_TAREAS POR HACER_:
A. ¿Cuántas páginas suman, según el texto sobre el libro del profesor Villacañas, los capítulos "Inquisición" y "Efecto Inquisición"?
B. Prosigue el texto sobre el libro del profesor Villacañas desde su última oración.

Estas palabras, que no sé dónde cortarlas, proceden del capítulo dedicado al “Efecto Inquisición” en el libro del profesor Villacañas que tengo como referencia. Junto con el capítulo anterior: “Inquisición”, suponen 31 páginas dignas de configurar un buen curso sobre el tema.

Ante el término “confesar”, tan estudiado por nuestro autor (no sólo en este libro), piense quien esto lea qué se le viene a la mente. En el papado la confesión pública nos coloca en el auto de fe, fiesta de la victoria del papado contra sus disidentes, ésa es su confesión pública. Si alguien quiere su correlato actual, algo más lúdico, en apariencia, pues ahí tiene la “confesión pública” que supone la procesión: ¡todos encapuchados! ¿Cómo puede salir de ese modelo una comunidad civil pública, alegre, libre, que confiesa su fe, su fiesta de salvación, porque ha sido redimida por la buena voluntad de quien tiene todo poder? Pues no puede salir, y esto es asunto desde varios puntos de vista tratado por el profesor Villacañas.

Datos de texto tipo leyenda
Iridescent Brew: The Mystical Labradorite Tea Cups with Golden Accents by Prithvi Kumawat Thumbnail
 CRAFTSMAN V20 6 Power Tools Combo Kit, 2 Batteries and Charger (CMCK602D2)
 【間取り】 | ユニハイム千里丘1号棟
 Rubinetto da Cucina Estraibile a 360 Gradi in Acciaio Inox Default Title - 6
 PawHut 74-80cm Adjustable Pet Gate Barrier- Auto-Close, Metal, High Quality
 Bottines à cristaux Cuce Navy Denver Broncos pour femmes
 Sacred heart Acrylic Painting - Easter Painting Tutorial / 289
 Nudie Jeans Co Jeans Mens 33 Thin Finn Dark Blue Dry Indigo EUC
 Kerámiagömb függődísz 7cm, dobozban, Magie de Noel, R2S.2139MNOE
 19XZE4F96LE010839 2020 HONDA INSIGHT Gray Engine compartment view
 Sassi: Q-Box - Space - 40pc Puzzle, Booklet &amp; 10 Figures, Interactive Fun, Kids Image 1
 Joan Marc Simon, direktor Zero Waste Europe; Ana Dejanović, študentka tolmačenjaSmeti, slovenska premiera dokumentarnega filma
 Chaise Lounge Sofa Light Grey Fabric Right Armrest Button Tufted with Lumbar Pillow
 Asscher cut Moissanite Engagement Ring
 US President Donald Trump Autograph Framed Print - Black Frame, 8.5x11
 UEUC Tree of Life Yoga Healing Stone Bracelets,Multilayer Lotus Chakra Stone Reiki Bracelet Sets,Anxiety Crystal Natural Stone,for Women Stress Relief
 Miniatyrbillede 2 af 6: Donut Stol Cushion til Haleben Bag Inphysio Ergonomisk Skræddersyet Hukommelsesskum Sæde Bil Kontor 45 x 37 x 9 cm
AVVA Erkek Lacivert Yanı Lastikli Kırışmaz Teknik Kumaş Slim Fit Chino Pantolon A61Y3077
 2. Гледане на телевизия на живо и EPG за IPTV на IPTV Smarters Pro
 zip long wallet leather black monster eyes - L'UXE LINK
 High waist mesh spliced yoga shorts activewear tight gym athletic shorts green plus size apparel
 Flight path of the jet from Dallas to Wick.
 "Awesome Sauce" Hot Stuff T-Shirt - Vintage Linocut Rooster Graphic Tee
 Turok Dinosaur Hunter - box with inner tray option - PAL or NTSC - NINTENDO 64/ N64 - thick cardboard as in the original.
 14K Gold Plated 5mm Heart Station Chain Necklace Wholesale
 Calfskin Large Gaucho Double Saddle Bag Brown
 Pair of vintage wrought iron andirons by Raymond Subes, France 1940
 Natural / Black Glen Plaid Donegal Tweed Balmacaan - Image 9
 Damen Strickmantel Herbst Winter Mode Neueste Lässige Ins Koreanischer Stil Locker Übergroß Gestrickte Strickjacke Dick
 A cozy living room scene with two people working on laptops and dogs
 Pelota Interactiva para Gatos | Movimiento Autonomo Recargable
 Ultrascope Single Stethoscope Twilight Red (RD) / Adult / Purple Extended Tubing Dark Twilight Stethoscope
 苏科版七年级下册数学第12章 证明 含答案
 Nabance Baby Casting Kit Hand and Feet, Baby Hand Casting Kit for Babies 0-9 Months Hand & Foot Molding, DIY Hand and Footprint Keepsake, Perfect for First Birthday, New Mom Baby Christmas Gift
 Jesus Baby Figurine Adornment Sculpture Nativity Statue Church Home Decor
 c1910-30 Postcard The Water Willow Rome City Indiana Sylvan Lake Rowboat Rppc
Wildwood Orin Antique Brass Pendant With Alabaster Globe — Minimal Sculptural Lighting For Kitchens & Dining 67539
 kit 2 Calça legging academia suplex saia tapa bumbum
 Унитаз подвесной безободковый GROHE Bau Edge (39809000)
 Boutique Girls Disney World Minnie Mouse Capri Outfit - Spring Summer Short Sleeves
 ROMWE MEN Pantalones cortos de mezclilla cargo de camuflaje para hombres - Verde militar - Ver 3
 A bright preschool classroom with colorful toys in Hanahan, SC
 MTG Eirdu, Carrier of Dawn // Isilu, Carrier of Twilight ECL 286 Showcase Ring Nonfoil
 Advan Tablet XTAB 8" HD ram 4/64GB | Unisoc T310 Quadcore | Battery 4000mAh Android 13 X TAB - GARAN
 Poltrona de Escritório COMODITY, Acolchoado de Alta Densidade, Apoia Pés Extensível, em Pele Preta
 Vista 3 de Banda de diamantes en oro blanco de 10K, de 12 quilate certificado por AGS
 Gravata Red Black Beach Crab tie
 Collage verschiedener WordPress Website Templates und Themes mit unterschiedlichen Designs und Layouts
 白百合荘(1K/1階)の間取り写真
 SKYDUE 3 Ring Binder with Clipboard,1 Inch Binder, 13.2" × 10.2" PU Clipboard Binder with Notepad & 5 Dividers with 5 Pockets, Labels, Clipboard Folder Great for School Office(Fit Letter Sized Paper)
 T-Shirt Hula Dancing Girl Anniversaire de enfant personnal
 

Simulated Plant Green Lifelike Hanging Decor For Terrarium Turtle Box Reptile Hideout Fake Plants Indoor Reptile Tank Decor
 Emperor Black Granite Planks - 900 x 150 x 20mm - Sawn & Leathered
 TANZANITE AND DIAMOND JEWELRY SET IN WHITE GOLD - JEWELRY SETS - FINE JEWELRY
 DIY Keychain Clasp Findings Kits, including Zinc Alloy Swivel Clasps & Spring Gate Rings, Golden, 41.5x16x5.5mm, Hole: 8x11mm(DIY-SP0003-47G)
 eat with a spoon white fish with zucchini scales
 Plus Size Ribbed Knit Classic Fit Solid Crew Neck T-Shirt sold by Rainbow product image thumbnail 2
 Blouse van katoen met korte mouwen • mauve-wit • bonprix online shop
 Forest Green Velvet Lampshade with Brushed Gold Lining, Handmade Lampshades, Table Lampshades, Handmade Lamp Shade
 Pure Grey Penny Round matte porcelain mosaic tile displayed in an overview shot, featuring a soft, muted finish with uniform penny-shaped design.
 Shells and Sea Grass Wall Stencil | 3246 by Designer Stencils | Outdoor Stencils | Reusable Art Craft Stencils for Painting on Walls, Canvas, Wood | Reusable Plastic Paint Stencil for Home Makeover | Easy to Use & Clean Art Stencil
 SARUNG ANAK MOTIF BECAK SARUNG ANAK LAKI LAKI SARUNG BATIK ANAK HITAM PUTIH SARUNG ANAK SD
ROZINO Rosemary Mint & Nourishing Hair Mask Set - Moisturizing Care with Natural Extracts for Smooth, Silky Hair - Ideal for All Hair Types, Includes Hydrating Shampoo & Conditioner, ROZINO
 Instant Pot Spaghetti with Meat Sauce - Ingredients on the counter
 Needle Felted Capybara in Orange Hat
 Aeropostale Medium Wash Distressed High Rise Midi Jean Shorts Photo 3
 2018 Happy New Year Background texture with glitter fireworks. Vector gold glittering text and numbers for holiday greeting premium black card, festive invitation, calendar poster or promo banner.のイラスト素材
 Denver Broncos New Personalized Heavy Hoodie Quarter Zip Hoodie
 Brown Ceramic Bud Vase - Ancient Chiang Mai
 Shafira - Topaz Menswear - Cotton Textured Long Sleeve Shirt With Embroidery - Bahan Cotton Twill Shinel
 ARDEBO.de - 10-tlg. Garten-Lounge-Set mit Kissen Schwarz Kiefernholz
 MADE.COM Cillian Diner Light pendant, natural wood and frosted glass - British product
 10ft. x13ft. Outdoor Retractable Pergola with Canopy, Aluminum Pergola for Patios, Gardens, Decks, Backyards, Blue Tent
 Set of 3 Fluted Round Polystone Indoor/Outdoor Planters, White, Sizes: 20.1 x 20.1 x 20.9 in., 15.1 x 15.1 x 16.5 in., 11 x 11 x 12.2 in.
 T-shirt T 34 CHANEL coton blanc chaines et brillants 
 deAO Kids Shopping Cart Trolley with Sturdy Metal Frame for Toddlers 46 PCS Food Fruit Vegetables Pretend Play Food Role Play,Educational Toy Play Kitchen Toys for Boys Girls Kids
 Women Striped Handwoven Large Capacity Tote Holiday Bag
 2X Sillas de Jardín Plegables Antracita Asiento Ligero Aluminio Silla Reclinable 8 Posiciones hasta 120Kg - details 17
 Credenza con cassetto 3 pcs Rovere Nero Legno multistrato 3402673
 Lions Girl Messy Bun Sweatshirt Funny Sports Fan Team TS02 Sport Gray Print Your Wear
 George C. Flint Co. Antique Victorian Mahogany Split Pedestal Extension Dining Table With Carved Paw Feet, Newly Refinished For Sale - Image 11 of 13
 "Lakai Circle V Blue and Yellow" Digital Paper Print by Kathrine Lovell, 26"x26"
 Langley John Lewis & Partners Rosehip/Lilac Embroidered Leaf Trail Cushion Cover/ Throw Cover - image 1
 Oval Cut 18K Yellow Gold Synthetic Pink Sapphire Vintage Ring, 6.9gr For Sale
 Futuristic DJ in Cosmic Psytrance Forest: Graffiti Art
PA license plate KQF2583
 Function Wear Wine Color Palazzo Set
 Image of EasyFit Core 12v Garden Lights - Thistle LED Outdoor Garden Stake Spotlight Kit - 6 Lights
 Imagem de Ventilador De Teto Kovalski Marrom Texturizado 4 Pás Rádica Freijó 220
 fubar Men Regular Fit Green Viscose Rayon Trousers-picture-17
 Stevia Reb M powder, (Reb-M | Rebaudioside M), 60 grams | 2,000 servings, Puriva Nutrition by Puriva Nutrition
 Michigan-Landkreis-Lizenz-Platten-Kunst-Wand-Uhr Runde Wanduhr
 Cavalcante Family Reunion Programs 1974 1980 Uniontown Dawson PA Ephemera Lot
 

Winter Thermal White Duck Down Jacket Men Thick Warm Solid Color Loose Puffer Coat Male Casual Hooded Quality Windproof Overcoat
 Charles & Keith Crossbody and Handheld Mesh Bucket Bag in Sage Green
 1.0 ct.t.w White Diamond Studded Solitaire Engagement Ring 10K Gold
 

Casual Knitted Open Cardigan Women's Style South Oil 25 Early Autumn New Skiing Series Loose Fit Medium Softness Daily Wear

_RESPUESTAS POR PUNTO_:
A. 31 páginas.

B.
Cuando la confesión no procede de la libertad es la señal, al mismo tiempo, “de no haber podido configurar comunidades modernas de fe. Y eso ha hecho inviable la vida política, porque no hay vida política moderna sin la comunidad moderna de fe, o sin esa presión a favor del libre asentimiento a un consenso forjado comunitariamente… La Reforma, por el contrario, supone generar un sentido moderno de comunidad, capaz de forjar valoraciones comunes y dotarse de un sentido del escándalo compartido, de lo aceptable e inaceptable para la conciencia libre. Carecer de este sentido de la comunidad libre, asentada en convicciones espirituales compartidas, es el efecto de la Inquisición. Y ese déficit, que implica una incapacidad de forjar elites legítimas y cohesionadoras, que den voz a lo común, es su más pernicioso efecto en nuestra historia.” (p. 166)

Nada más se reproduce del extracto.